Nella fattispecie, accostare Roberto Benigni o Gianni Cuperlo a Casapound, come ha fatto Maria Elena Boschi. Rispondendo a Cuperlo durante la Direzione PD di ieri, la Boschi ha precisato come non fosse affatto sua intenzione mettere la minoranza del partito sullo stesso piano dei neofascisti. La sua andrebbe letta piuttosto come una reazione piccata di fronte al continuo nominare Verdini da parte della minoranza stessa. Evidentemente, la Ministra crede – come chi scrive – che Verdini sia comunque più presentabile dei fascisti, e sa quanto toccare l’identità antifascista a Sinistra equivalga a toccare la mamma. Se così fosse, risponderemmo alla Boschi che un ministro si dovrebbe astenere dai comportamenti da asilo infantile, e che continuare a provocare una minoranza del partito che alla fine voterebbe comunque Sì (per evitare la brusca frenata di cui sopra) rivela ancora una volta l’inadeguatezza politica dei rottamatori. Seriamente: se il fatto di votare «assieme a Casapound» è usato come stigma, è perché il fascismo è considerato o comunque [opinione dello scrivente] dovrebbe essere considerato alla stregua della lebbra, in una società democratica. Ma ve la vedete, voi, la dolce Maria Elena chiamare “lebbra” i fascisti? Evidentemente no. L’homunculus della cultura politica renziana è trasversale, dialogante, ecumenico, pacificatore e, in ultima analisi, apolitico. E del resto ricordiamo bene i rapporti più che cordiali intrattenuti proprio con Casapound da alcuni renziani della prima ora, molto attivi pubblicamente. Cristiana Alicata (nipote di Mario!) nel 2009 manifestava ad esempio un grande interesse per le posizioni di parte della destra radicale romana sulle tematiche LGBT, incontrando i vertici di Casapound e giudicando positivamente un documento del gruppo:

«Mi sono sentita dire:” forse noi di destra […] oggi riconosciamo nella discriminazione del mondo omosessuale quella che molti di noi vivono perché si definiscono di destra.” Qualcuno di loro, infatti, in certi posti non può nemmeno mettere piede».

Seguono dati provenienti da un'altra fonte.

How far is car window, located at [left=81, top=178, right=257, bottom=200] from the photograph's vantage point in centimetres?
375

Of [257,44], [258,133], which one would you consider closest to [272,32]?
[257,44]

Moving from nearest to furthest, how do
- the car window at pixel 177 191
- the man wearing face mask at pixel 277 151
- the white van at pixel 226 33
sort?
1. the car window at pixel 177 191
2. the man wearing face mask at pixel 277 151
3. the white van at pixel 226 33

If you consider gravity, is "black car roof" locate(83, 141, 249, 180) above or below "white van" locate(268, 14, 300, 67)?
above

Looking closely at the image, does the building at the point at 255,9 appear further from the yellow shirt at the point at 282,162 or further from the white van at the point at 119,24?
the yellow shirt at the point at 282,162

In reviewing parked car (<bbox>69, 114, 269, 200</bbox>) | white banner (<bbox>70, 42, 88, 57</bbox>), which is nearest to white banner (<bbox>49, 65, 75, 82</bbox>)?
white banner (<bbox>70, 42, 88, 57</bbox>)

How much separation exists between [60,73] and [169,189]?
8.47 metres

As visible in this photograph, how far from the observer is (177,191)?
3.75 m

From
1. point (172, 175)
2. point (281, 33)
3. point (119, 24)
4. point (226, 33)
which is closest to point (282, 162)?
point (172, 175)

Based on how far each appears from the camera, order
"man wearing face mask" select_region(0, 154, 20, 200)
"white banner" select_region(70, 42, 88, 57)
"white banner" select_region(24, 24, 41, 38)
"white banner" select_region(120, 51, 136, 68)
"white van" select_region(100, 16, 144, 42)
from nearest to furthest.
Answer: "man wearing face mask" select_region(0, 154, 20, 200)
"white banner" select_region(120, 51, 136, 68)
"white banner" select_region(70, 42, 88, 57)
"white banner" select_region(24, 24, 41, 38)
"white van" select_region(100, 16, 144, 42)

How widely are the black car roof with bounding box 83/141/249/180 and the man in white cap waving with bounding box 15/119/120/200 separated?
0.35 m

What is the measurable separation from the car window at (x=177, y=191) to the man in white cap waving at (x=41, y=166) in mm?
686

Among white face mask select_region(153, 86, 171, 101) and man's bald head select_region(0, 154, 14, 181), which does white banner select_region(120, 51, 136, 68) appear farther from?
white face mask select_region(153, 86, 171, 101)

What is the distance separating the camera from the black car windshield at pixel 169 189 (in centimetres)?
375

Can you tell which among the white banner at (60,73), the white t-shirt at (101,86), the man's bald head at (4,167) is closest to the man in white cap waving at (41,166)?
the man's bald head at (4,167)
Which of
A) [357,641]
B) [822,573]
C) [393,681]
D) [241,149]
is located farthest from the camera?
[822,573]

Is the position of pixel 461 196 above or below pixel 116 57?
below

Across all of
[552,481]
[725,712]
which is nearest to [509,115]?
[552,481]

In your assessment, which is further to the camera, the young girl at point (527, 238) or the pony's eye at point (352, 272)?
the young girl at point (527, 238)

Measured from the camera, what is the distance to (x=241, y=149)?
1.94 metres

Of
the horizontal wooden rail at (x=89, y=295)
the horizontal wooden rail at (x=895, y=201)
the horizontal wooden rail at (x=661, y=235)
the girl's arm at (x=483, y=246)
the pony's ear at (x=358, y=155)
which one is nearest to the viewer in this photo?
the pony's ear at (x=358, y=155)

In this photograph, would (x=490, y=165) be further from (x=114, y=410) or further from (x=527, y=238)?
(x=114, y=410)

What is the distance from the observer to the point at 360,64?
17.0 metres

A proposito dello stesso comunicato, Anna Paola Concia, a sua volta ospite dei giovani neofascisti, renzianissima e ora candidata a Roma con Giachetti, si esprimeva così:

«Questo documento potrebbe benissimo essere una mozione congressuale del Pd. Diciamo pure che è più avanti di quella di Bersani. Con le vostre proposte avete aperto un varco».

Tutt’altro che lebbra, insomma. Simone Regazzoni, filosofo «allievo di Derrida», tra i responsabili della campagna elettorale di Raffaella Paita nelle disastrosi elezioni liguri e romanziere, nel 2013 presentò a Casapound il suo Sfortunato il paese che non ha eroi. Etica dell’eroismo, interessante saggio politico che potremmo definire neodannunziano. Così recita il risvolto, abbastanza esemplificativo del contenuto:

«Perché scrivere, oggi, un libro sull’eroismo? Perché, diciamo la verità, ci siamo trasformati in una “generazione di femminucce”. Parola di Clint Eastwood. Domanda: ma di quale eroismo stiamo parlando? Risposta: di un nuovo tipo di eroismo. Un eroismo senza una Causa per cui combattere, che non chiede sacrifici per il bene comune, il bene dell’altro, la patria, l’umanità intera. Un eroismo in cui occorre mettere in gioco una sola Cosa: il proprio singolarissimo godimento – sfidando pregiudizi, buone maniere, regole, norme sociali. In altri termini: la Legge. Compito dell’etica dell’eroismo: fare fuori l’idiota della morale, ligio alla Legge e al dovere».

Effettivamente, cara Maria Elena Boschi, forse qualcuno che assomiglia a Casapound nel PD c’è davvero. Ma non è certo Gianni Cuperlo.